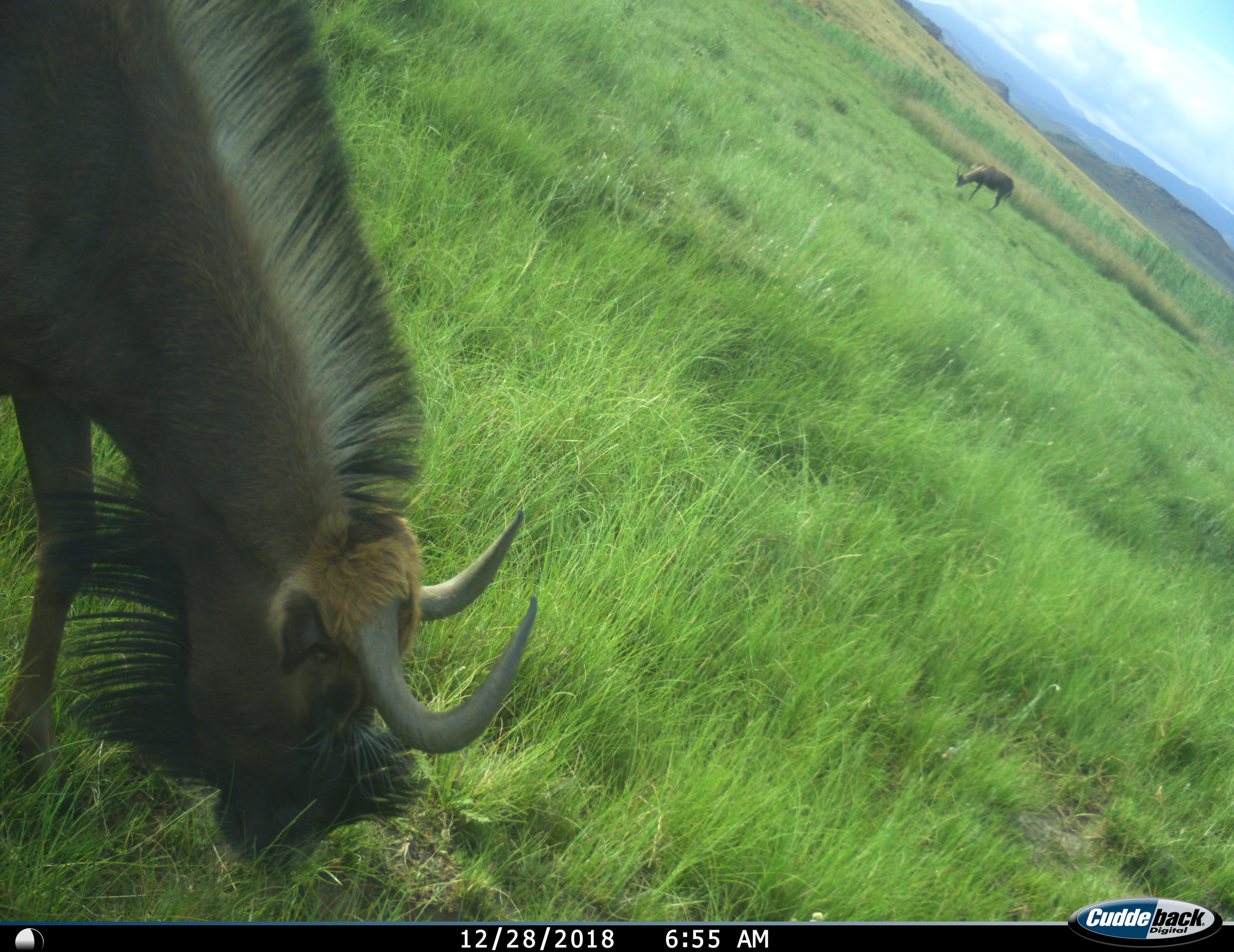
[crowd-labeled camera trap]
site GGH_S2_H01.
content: unidentified animal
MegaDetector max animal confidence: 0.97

◆ TASK GOAL ◆
Copy exactly the line that contains "site GGH_S2_H01." and all lines after it in the listing above, through the final line, and nothing else.

◆ ANSWER SECTION ◆
site GGH_S2_H01.
content: unidentified animal
MegaDetector max animal confidence: 0.97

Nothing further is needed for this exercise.